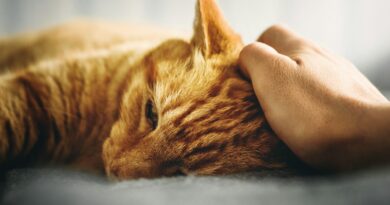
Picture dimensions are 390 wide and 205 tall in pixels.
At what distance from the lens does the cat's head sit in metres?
0.83

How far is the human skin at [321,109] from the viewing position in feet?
2.21

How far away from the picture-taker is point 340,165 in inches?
28.1

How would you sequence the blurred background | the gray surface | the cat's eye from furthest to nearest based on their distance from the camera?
the blurred background < the cat's eye < the gray surface

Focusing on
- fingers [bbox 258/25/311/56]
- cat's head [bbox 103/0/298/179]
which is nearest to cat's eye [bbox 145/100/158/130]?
cat's head [bbox 103/0/298/179]

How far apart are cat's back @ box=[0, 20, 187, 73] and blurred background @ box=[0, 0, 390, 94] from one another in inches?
24.4

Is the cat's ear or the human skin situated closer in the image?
the human skin

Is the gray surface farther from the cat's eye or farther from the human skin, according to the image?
the cat's eye

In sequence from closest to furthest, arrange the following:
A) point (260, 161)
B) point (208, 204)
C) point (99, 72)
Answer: point (208, 204) → point (260, 161) → point (99, 72)

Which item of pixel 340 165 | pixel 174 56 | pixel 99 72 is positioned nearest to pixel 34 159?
pixel 99 72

= Task goal =
Rewrite the entries starting at the line containing "Which item of" and ending at the last of the entries, replacing "positioned" with "located" and changing nothing else.

= Answer to the problem =
Which item of pixel 340 165 | pixel 174 56 | pixel 99 72 is located nearest to pixel 34 159?
pixel 99 72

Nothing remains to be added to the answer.